(Reuters) – Brazilian police expanded a long-running corruption probe at state-controlled oil company Petroleo Brasileiro SA based in part on secret recordings made by a former executive of Swiss trading firm Vitol SA, according to court documents released on Tuesday.
Police on Tuesday served warrants seeking documents from six people and two companies as part of what is known as the Car Wash investigation into bribery to win contracts to buy and resell Petrobras fuel.
Petrobras said in an e-mailed response it only learned of Tuesday’s warrants after the police operation was made public. Petrobras said it was a victim of corrupt employees and that it has cooperated with authorities, providing information that led to the search warrants.
Vitol declined to comment on Tuesday. In the past, it has said it has a zero tolerance policy for bribery and corruption.
Prosecutors have alleged at least 12 million reais ($2.14 million) were paid between 2005 and 2015 to Petrobras employees working in Houston, London and Singapore.
The search warrants were approved by Judge Gabriela Hardt, based in part on tape recordings and other information provided by Marcio Dutra Goncalves, a former Vitol executive in Brazil, Hardt wrote in authorizing the warrants.
“Documentation submitted by Marcio Dutra, together with his collaborative statements, indicates that privileged information were shared at least between 24/10/2005 and 26/11/2014, and would contain the schedule and details of import and export operations by Petrobras,” the judge wrote.
Dutra, who was Vitol’s Brazil chief executive for about a decade starting in 2005, is cooperating with prosecutors in exchange for leniency, the court said.
He has provided emails, bank records and hundreds of hours of conversations recorded using hidden devices, court documents showed. Dutra recorded the conversations to aid his recollection of events, a person close to the investigation said.

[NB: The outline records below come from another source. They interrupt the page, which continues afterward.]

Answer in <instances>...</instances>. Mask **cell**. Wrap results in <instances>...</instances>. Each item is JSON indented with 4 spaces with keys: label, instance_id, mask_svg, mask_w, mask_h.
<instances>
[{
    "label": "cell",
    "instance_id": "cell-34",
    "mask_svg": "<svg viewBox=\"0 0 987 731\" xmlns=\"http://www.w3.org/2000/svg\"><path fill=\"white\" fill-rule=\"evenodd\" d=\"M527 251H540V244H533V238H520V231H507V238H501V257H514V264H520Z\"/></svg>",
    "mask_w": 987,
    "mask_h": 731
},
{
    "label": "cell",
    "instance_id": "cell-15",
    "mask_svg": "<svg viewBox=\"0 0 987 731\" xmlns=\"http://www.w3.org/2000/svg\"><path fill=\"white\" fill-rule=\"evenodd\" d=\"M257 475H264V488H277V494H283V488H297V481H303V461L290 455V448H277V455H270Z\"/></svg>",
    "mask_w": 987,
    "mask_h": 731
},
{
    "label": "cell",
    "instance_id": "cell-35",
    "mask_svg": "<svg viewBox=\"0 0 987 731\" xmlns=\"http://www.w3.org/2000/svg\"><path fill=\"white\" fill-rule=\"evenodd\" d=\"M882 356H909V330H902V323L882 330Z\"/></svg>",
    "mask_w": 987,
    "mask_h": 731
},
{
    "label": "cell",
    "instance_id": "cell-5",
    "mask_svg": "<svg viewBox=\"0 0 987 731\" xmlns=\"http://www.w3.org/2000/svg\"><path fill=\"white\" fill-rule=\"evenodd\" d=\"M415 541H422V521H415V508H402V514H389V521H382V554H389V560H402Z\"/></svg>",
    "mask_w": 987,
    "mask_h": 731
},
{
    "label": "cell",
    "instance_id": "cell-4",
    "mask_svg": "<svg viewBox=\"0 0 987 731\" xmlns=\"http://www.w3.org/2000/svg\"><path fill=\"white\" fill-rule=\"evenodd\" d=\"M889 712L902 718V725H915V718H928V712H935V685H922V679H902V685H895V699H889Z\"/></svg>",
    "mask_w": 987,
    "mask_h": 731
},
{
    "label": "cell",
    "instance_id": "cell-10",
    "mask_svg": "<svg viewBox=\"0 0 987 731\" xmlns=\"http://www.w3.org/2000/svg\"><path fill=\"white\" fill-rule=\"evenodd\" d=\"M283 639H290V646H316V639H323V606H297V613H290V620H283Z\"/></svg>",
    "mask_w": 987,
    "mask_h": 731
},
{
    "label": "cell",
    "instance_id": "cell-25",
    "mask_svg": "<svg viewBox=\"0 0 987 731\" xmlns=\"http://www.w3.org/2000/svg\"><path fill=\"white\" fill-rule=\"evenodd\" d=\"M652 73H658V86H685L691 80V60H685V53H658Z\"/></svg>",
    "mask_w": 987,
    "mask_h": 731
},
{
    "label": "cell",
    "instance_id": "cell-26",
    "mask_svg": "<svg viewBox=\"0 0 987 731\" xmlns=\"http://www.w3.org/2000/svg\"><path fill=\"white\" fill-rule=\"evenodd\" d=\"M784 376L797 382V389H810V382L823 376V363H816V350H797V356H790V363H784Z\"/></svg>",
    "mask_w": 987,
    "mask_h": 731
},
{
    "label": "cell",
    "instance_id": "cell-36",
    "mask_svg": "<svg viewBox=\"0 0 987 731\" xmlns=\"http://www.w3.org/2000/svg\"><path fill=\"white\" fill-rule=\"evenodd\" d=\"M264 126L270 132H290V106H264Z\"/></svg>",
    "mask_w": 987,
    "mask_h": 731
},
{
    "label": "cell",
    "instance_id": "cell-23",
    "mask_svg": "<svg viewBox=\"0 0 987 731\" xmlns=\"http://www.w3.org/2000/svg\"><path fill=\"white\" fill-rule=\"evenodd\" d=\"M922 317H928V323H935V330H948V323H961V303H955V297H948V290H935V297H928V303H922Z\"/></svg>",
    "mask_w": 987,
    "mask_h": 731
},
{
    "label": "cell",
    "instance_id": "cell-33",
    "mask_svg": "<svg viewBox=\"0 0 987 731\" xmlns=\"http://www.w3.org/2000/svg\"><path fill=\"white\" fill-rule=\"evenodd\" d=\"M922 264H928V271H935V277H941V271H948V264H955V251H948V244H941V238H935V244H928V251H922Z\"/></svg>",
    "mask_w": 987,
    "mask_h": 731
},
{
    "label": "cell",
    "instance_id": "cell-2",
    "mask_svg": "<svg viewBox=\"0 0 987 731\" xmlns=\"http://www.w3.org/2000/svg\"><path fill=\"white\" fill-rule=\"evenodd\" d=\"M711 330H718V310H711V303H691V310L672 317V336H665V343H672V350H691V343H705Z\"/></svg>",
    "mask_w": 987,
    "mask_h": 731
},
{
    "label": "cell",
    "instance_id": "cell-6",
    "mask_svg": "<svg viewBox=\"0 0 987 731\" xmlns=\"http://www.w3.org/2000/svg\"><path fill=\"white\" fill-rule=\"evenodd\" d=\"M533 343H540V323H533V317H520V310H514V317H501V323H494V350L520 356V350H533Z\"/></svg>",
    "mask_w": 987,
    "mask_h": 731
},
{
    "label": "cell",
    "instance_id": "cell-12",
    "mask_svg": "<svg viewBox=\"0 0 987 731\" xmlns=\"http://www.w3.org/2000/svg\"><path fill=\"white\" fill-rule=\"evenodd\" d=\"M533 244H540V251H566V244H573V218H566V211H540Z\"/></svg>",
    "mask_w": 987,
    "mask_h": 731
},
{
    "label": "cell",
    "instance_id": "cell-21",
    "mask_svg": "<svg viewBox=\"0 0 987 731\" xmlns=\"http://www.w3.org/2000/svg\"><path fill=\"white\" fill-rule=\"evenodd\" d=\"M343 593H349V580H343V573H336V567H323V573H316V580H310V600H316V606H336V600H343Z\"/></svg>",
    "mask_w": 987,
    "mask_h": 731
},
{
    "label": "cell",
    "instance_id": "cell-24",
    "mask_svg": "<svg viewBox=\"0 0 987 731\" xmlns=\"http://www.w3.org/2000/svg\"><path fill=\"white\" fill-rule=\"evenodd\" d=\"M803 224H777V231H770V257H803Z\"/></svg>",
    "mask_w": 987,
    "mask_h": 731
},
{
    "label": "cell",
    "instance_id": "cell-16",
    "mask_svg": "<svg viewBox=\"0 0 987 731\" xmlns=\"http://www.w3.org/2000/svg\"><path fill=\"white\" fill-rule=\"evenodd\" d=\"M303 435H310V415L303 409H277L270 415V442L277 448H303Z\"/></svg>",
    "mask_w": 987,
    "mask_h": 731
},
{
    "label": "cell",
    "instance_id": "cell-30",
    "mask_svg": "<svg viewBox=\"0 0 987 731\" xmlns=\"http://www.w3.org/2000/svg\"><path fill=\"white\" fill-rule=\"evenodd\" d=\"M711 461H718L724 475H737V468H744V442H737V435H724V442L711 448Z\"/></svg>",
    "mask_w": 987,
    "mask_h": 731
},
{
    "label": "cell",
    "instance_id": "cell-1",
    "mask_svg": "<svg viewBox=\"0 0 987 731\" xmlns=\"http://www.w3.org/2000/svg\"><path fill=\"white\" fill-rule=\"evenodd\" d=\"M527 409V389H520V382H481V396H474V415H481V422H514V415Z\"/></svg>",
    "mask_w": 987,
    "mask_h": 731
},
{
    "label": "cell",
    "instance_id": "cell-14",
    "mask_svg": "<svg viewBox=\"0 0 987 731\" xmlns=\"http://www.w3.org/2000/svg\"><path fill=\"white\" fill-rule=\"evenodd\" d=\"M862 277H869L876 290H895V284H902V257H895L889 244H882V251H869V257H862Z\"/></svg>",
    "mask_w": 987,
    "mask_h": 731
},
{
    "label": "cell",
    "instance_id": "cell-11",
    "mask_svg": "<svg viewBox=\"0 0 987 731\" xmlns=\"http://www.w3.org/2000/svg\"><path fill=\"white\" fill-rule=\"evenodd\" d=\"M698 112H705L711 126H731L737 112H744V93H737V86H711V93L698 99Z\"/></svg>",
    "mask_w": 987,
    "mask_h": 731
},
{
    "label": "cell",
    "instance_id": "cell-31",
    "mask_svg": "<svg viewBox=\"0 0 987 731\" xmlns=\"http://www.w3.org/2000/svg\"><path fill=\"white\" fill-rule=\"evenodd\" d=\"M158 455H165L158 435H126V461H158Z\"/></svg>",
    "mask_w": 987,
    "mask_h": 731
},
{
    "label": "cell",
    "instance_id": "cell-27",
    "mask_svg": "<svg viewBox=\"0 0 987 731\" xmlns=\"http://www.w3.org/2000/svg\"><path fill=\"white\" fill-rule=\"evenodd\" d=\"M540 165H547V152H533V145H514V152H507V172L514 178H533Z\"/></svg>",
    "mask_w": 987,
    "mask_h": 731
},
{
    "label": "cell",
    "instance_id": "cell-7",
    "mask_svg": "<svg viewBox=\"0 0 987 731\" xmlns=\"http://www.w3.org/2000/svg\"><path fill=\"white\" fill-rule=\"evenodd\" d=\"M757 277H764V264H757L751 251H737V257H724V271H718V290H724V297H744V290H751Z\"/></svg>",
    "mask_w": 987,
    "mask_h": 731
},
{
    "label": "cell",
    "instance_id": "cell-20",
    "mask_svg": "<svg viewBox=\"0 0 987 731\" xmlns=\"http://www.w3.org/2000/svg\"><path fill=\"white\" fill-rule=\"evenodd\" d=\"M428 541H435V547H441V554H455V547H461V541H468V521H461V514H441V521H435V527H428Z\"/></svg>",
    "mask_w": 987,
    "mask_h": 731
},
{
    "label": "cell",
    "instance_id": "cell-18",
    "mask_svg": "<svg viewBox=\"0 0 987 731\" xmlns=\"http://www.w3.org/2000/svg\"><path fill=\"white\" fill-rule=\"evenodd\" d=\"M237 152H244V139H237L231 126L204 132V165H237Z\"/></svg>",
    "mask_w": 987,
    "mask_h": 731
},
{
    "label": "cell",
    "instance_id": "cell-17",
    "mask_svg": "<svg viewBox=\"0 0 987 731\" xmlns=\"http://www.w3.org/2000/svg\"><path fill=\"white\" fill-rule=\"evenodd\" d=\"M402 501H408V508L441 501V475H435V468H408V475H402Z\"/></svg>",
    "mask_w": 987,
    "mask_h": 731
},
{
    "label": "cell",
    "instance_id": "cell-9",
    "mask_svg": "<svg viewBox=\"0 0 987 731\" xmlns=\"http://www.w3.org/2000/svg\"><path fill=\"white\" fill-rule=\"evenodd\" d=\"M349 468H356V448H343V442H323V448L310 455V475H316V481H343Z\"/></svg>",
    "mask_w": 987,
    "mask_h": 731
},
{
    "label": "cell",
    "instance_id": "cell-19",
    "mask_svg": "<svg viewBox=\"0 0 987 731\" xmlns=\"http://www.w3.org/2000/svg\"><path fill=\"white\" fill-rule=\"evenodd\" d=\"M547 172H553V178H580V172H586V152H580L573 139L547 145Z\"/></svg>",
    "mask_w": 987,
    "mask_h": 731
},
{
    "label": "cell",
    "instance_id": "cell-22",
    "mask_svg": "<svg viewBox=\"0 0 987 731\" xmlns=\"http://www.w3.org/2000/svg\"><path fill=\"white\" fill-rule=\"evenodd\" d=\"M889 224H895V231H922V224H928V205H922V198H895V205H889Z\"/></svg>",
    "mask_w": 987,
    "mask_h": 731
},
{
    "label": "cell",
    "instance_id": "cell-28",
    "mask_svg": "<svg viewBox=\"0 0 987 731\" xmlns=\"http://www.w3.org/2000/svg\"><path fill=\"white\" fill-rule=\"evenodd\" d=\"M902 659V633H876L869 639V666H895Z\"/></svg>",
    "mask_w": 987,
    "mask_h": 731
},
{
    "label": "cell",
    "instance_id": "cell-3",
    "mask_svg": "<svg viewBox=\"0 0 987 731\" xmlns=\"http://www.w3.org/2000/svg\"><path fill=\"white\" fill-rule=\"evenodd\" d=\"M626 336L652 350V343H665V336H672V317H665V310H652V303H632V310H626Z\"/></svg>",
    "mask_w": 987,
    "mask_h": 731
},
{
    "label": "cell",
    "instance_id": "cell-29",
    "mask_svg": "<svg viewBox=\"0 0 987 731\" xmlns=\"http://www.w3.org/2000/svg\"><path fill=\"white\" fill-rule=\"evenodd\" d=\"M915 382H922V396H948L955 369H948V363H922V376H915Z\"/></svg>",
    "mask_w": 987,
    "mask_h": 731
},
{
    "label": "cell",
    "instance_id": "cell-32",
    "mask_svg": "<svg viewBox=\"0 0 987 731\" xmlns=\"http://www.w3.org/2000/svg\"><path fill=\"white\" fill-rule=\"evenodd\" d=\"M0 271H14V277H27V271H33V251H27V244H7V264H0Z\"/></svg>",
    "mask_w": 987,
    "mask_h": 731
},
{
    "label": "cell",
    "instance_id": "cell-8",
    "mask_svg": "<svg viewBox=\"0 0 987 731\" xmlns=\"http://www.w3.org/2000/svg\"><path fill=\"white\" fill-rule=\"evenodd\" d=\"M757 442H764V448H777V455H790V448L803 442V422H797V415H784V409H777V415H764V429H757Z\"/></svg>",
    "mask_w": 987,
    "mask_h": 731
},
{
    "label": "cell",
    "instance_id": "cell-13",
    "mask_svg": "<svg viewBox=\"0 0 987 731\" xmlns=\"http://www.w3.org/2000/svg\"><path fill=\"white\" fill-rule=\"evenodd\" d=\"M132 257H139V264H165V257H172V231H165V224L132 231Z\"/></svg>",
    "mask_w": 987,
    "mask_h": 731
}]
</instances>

Eight audio recordings attached to the court documents contain conversations with former Vitol executives that approved payments to Petrobras employees, prosecutors said.
Dutra paid up to 12,000 reais in cash a month to a Petrobras employee named Ricardo Brandao for information on Petrobras strategy and pricing that would give Vitol an advantage over competitors, according to the court filings. He occasionally used his own money and was later reimbursed by Vitol through intermediaries, the filings said.
Dutra did not respond to messages left on a mobile phone or email included in court documents. His lawyer, Guilherme San Juan, could not be reached for comment after working hours. Reuters could not establish the whereabouts of Brandao or identify his attorney.
Tuesday’s probe expands the reach of authorities’ investigations from oil and bunker fuel trades at Petrobras offices in Houston and Rio de Janeiro to diesel and jet fuel there and in Europe and Asia.
No new criminal charges were brought on Tuesday.
The investigation into alleged kickbacks spans trades across four continents. Car Wash began in 2014 when a money laundering scheme was discovered at a gas station in Brazil’s capital, Brasilia, that led to top executives at Petrobras.
Some of the former Petrobras employees and middle men cited in previous phases of the investigation targeting trading firms have pleaded guilty and are cooperating with authorities in exchange for reduced sentences, Reuters has previously reported.
The transactions being reviewed involved 3.3 billion liters of fuel, prosecutors said in a statement on Tuesday.